This will include ensuring that types are open for extension and are of the same 'Genus'. This means it is not logical or allowed for a 'Class' to extend a 'Record' for example.
It is also during this phase that functions are examined to see if they fall into one of the following categories:
Consumer
BiConsumer
Acceptor
BiAcceptor
Supplier
Provider
Function
BiFunction
UnaryOperator
Predicate
BiPredicate
Assessor
BiAssessor
As EK9 treats functions in a polymorphic manner it automatically makes those functions 'super types' of the above common patterns - where their arguments, return values and 'pure' nature match. The generic functions above are really just common patterns of function signatures.
If a function does ‘match’ the signature of one of the above generic functions, then its ‘super function’ (a bit like a ‘super class’ for aggregates) is set. It should also be noted that each of the generic functions list above have a ‘super function’ of Any.
While it may seem strange to give ‘functions’ a sort of hierarchy - it enables ‘functions’ as well as ‘aggregates’ to be treated in a polymorphic manner (sub-typing).
See phase two details for all the range of operations that are carried out in this phase.
Phase Three
This is a key phase as it checks for resolution of all symbols. It also deals with processing and deducing inferred types as part of code block expressions.
There are many rules, checks (more semantic assertions) and processes in this phase, indeed when this phase is triggered and the AST is 'visited' each tree node is processed on both entry and exit.

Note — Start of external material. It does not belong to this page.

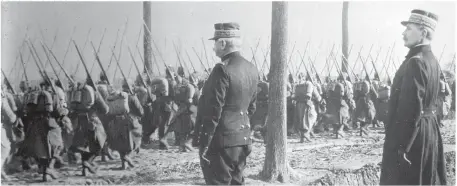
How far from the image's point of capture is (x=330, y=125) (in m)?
8.53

The Listener is the hook in from the ANTLR infrastructure, but really does very little other than calling one or more of the functions that perform the key processing of the specific EK9 language construct.
This approach has been taken to ensure there is a clear separation of concerns and a single responsibility for each of the aspects of processing.

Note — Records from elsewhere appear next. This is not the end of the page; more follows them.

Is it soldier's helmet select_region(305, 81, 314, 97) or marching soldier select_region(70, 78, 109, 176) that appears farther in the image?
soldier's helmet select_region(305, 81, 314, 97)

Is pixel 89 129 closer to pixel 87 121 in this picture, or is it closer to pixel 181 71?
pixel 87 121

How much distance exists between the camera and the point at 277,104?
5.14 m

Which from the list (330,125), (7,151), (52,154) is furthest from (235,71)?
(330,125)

Any common or support functions are pulled out and made reusable in different phases.
During phase three many functions are called and most either populate/augments the Symbols identified or they process rules and emit compilation errors.
Phase Four
This phase checks that where a real type (or indeed a conceptual type in the case of generics using generics) has been employed. When parameterising a generic type with one or more types those types must support all the operators needed (used within the generic type). This is in the situation where generic/template types have been defined and operators have been ‘assumed’.
This approach enables generic types to be created with the assumption that when parameterised those type will have the right operators. Clearly the EK9 developer may attempt to use the generic type that does not have an essential operator - in this case a compiler error will be emitted. The EK9 developer can then add the operator to their type.
Phase Five
Now all symbols have been identified and all references resolved. This phase is the PRE_IR_CHECKS phase. It is designed to be the last set of semantic checks that can be made with just the ANTLR AST and the symbols identified.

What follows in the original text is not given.